建築基準法85条により、工事現場の仮設事務所は1年以内の設置なら建築確認申請不要(特例扱い)。ただし1年を超える場合や、階数2以上・延床100㎡超では申請対象。長期工事では設計段階の確認が必要です。
公共工事の仮設単価はどこで確認する?
国土交通省「公共建築工事共通費積算基準」および都道府県土木部の単価表で公表。事務所リース・仮設トイレは月単位単価が指定されており、超過分は施工者負担が原則。年度改訂があるため最新版を参照してください。
工期延長時の追加費用はどう請求する?
発注者都合の遅延なら、変更契約により延長月数×月額仮設費を追加請求。
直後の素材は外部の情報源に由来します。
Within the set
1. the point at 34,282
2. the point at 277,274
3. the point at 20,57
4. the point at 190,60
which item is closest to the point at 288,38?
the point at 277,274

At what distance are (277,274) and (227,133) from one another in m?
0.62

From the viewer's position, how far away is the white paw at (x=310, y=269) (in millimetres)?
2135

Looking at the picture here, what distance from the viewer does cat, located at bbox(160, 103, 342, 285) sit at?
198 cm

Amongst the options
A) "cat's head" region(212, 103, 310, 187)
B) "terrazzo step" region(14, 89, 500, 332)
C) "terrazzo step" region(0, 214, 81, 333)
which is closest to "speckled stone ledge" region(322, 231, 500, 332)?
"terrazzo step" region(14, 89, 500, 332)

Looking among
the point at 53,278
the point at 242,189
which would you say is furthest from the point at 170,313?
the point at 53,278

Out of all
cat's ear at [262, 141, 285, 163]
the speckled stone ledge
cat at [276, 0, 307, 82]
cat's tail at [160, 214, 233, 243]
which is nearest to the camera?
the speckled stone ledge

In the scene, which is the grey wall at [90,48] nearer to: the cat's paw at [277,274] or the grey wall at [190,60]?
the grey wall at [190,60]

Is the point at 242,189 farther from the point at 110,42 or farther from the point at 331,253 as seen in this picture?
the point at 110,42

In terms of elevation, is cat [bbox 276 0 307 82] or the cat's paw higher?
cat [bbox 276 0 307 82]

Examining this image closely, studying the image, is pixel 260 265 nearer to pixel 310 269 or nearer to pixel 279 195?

契約書の「工期延長時の共通仮設費追加規定」の記載を根拠として提示します。施工者都合の遅延は原則自社負担となります。
電気・水道の引込工事費は?
臨時電力の引込工事は10〜30万円(電力会社負担分含む)、臨時水道は5〜15万円が相場。共通仮設費の「準備費」枠で計上し、月額料金と別に初期費用として見込む必要があります。
仮設事務所の税務上の扱いは?
ユニットハウス購入は器具備品(耐用年数7年)として減価償却、リース費用は工事原価または販管費として計上。自社所有分の現場貸出は社内振替で処理する会社も。税理士と相談のうえ社内ルールを明確にしてください。
快適トイレの月額単価は?
従来型汲取り式1台月1.5万円に対し、快適トイレ(洋式・水洗・冷暖房付き)は月2.5〜3万円が相場。差額は月1〜1.5万円ですが、女性・若手作業員の定着効果を考えると経営投資として妥当な水準です。
ソーラーパネル付きユニットの導入コストは?
屋根一体型ソーラーパネル+蓄電池搭載モデルは、標準仕様より月2〜3万円高い設定が一般的。ただし電気代削減効果(月1〜2万円)と環境PR効果を考慮すると、公共工事・環境配慮型案件では選択メリットが大きいです。